Maintaining a vacuum inside leak-prone pipes, which expand as temperatures rise, is another major challenge – albeit one that Chinese engineers claim to have cracked with specially-designed steel-concrete tubes.

Houter is confident that tech challenges are solvable, but other obstacles remain. “Financing is at least as big of a hurdle,” he says.

An aerial view of the hyperloop testing centre in the Netherlands

Hyperloop is stuck in a chicken-and-egg situation, he adds. Huge investment is required to build a line long enough to showcase the technology and establish a safety record. But who’s going to risk the investment, let alone the political capital, in backing such a project?

While hyperloop projects have been planned in the United Arab Emirates, India and Italy, China may yet beat everyone else to it. In December, researchers at its National University of Defense Technology got a levitating vehicle to accelerate from 0-435mph in two seconds.

China also has a 1.2-mile hyperloop test track of its own in Shanxi province and is a leader in developing maglev trains – widely seen as a precursor to hyperloop.

Counting the cost

Predictably, hyperloop’s projected costs are the source of much debate. “The infrastructure is comparable to high-speed rail, but operating costs are much lower because it’s much more energy efficient,” says Mark. “In most modes of travel, 85 per cent of energy consumption is used to overcome air resistance. You don’t have that in a vacuum.”

Critics are not convinced. “The capacity of moving people will be much lower,” says Dr Robert Noland, director of the Alan M Voorhees Transportation Center at Rutgers University in the US. “Currently, the capsules are smaller than a train.”

Students get an up-close look at the hyperloop tube in Veendam - AFP

Significantly smaller, in fact. The first pod certified for carrying passengers in Europe – developed by the Technical University of Munich – carries just five people, and there’s no loo.

This lack of capacity will keep fares high, says Noland, who reckons the money being sunk into hyperloop would be better spent improving existing infrastructure.

Mark disagrees.
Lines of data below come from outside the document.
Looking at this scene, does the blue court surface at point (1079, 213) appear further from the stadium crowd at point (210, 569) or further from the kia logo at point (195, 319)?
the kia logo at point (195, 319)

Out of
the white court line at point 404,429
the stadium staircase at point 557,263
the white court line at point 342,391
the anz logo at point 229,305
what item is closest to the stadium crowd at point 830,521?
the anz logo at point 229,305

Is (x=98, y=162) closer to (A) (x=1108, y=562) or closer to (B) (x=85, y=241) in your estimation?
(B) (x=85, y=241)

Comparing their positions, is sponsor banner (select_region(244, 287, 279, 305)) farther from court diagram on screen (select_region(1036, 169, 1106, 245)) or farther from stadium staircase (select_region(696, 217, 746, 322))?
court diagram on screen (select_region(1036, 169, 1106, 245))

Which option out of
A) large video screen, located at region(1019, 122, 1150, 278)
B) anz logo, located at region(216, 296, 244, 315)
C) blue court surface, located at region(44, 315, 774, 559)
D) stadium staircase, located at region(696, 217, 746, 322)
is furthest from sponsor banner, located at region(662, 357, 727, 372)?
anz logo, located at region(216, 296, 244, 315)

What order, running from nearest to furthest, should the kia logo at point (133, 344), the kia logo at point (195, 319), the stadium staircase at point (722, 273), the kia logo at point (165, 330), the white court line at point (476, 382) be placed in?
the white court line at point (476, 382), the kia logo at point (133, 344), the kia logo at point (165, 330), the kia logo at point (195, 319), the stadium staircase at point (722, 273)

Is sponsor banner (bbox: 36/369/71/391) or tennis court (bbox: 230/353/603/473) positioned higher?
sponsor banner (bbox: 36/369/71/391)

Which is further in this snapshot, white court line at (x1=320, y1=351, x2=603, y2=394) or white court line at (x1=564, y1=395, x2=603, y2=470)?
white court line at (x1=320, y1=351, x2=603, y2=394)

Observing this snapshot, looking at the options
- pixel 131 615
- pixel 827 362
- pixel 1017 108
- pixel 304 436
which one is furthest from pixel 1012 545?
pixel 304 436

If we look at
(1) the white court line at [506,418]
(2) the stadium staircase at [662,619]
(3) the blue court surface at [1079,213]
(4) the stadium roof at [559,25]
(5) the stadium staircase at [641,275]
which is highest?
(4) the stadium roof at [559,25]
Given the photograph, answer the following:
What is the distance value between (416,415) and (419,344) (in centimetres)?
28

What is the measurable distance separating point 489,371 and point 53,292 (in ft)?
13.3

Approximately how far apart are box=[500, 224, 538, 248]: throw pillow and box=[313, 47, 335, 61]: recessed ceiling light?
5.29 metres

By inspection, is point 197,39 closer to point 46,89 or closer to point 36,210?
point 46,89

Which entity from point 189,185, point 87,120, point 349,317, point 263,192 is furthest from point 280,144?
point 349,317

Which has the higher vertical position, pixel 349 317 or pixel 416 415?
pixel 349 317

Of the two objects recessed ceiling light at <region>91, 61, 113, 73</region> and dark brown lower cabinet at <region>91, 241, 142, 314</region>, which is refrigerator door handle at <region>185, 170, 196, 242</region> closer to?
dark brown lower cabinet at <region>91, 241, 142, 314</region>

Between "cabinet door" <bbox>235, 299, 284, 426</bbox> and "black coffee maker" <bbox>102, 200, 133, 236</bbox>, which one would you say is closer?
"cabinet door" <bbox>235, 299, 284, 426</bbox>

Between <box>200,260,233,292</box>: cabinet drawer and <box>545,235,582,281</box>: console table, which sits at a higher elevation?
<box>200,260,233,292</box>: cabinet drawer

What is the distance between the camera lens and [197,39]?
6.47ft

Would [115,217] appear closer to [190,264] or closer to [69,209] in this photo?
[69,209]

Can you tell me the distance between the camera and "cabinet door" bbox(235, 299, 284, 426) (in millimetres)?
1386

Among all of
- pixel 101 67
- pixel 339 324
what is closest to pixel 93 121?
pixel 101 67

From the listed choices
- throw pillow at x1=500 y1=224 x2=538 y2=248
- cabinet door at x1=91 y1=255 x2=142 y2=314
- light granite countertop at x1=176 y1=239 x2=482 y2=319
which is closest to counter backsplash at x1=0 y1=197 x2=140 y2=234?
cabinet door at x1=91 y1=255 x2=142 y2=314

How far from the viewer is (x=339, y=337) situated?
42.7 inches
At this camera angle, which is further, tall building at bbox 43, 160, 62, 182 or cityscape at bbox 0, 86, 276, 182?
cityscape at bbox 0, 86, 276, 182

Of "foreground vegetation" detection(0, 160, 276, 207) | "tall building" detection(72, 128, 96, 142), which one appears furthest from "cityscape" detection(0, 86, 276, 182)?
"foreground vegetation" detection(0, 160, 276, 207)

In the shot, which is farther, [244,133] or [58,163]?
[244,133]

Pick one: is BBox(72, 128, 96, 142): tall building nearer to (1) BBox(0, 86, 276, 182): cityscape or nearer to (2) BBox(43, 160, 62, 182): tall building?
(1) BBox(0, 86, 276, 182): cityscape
The holy grail of hyperloop, he says, is to have hundreds of autonomous pods darting around, responding to real-time demand rather than adhering to timetables. For that to be possible, each pod must know the others’ locations and be able to communicate with them.

He points to the continuous line of barcodes running horizontally along the walls. “The pods scan these as they travel so we know exactly where they are,” he says. “That’s essential from an operational perspective and a safety point of view.”

We emerge ourselves from the tunnel, into the cold light of day. A train rattles by on the nearby line. “Old-fashioned travel,” jokes Mark.